Thursday, August 8, 2013

Neil Gaiman: "This was what lay beneath the thinly painted scrim of reality."

Okay, so Neil Gaiman isn't exactly an unknown author. However, I was in the mood to write a blog post and the last book I read was The Ocean at the End of the Lane, by Neil Gaiman. Therefore, you get a post about a well-known author.

The Ocean at the End of the Lane is the kind of book where you're left a little off-balance. The lines between fantasy and reality are blended together so beautifully, you're not entirely sure what to think. It tells the story of a man's childhood, during a period of time where it was strange and fantastical and scary. Put simply, it is a story about a memory.

I really enjoyed this book. So much so, in fact, that I read it in one night. It's a fairly quick read, with language that is easily digestible. However, I should mention that my mother (who self-admittedly is not much of a fantasy reader) found the book a little fulfilling.

If you loved Coraline, you will probably also love this. If you're not in the mood to get emotionally invested in a darker tale, or you prefer your books with a strong sense of reality, then you should probably skip this one.

Monday, June 24, 2013

Denise Kiernan: "The world may have changed, but she wasn't about to."

So, in a rare twist, I read a non-fiction book. I first heard about The Girls of Atomic City: The Untold Story of the Women Who Helped Win World War II because Denise Kiernan, the author, appeared on The Daily Show. I've always had a bit of a fascination with The Manhattan Project and the general time period, so I decided to pick it up.

The title is pretty self-explanatory. The book mostly tells the story of Oak Ridge, Tennessee, which was a secret factory town. No one working there knew more about what was going on than they had to. They just knew that they were helping the war effort. The book also occasionally tells other interesting anecdotes about the time period, generally focusing on women.

This book was a pretty quick read. It certainly didn't get dense the way many non-fiction books can. It often felt like I was reading some sort of fifties chick-lit, though it was definitely a bit more intellectual than the average beach novel. There were small filler chapters that filled the reader in on some of the science behind the discovery of atomic power, which occasionally got a little tiring to read. However, I'm sure that someone more interested in that side of things would love them.

Denise Kiernan has a feedback form on her website, so I left her the following note:

"I just wanted to drop you a note and let you know that I absolutely loved The Girls of Atomic City. I don't usually read non-fiction, but I couldn't put this book down! It's always awesome to hear sides of a story that aren't well known. Thanks for writing such a great book!"

I have a ton of books I've read and haven't posted about... maybe I'll get around to that someday!

Monday, March 18, 2013

Jeanette Winterson: " all children, adopted or not, I have had to live out some of her unlived life."

So, I know I haven't written in awhile. Since the last time (October, apparently) I've read quite a few books. I just haven't found the time to write about them. Hopefully I'll start making time to post a bit more!
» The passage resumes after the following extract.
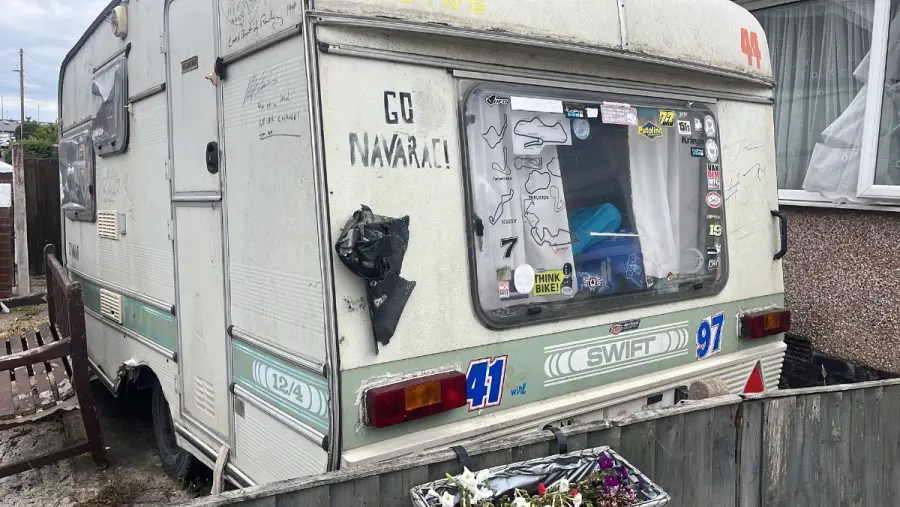 Graffitied touring caravan with a black bin bag stuffed through a broken rear window, wedged against a fence — long past repair and still a priced Bedfordshire collection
However, I say that almost every time I start again, and I usually get too busy. We'll see.

Anyway, onto the book! Why Be Happy When You Could Be Normal? (Amazon) by Jeanette Winterson is a memoir, which is a change of pace from my usual books. Jeanette Winterson was adopted by a Pentecoastal family. Her story is not a very happy one-her adoptive mother was a religious zealot whose behavior became worse once Jeanette revealed she was a lesbian. Jeanette Winterson also wrote Oranges Are Not The Only Fruit, which the inside cover of Why Be Happy When You Could be Normal? claims is "considered one of the most important books of contemporary fiction." However, I've never read or heard of Oranges Are Not The Only Fruit (oops).

Why Be Happy When You Could Be Normal is a very interesting read. It can get a bit intense at points, but I think the overall journey is worth it. It's definitely interesting to see a different take on adoption-often adoptive parents are glorified as amazing, perfect people. It rarely occurs to people that an abusive person might want to adopt a child.

Jeanette Winterson has a small feedback form on her site, so I left her a note:

"I just wanted to let you know that I recently read Why Be Happy When You Could Be Normal? and I really enjoyed it. You have a wonderful writing style and your story is very inspirational. Thank you for sharing it with the world!"

Anyway, that's all for now. We'll see if I manage to post more consistently.